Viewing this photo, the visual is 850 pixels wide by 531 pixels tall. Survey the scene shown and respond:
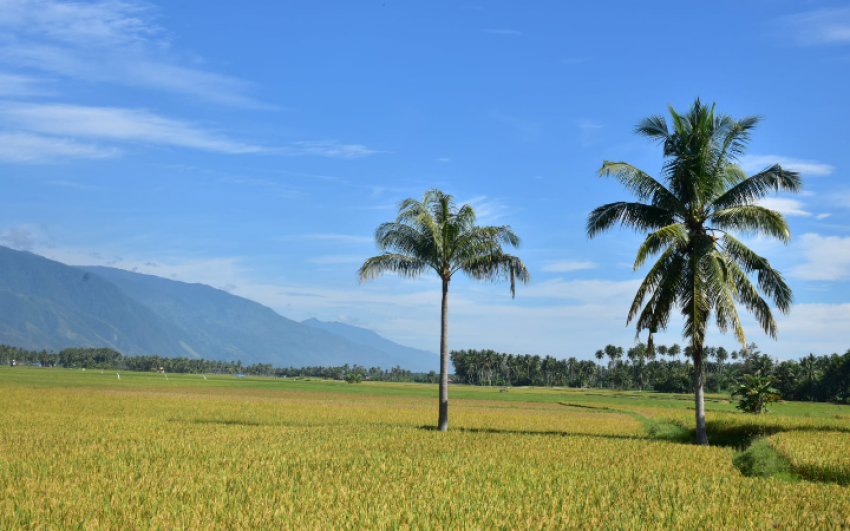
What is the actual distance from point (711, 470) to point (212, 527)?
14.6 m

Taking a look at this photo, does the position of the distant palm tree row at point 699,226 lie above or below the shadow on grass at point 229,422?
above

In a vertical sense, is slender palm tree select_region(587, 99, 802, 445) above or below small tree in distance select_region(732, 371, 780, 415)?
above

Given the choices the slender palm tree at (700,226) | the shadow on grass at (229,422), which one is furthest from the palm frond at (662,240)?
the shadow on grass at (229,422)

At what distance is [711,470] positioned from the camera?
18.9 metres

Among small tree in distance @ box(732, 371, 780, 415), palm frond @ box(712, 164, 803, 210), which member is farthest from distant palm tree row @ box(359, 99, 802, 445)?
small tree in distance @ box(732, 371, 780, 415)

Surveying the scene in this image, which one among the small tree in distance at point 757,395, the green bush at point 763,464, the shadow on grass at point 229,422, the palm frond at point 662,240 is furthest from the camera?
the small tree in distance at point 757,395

+ + + + + + +

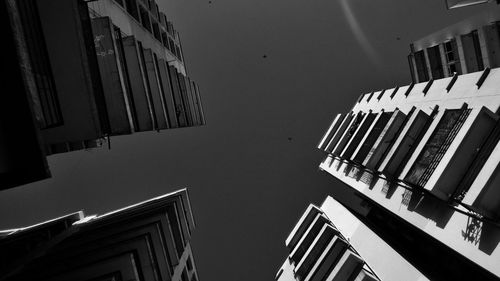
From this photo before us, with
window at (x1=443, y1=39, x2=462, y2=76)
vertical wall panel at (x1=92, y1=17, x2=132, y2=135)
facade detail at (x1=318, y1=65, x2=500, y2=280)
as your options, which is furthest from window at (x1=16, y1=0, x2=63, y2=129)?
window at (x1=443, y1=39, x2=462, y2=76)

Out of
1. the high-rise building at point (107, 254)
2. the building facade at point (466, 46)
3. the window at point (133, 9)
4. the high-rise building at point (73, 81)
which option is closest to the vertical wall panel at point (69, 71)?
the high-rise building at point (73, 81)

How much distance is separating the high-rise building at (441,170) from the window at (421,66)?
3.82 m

+ + + + + + +

> STATED TASK
Count the lines of the entries above that contain the string "grass". Reply with the number alone.

> TASK RESPONSE
4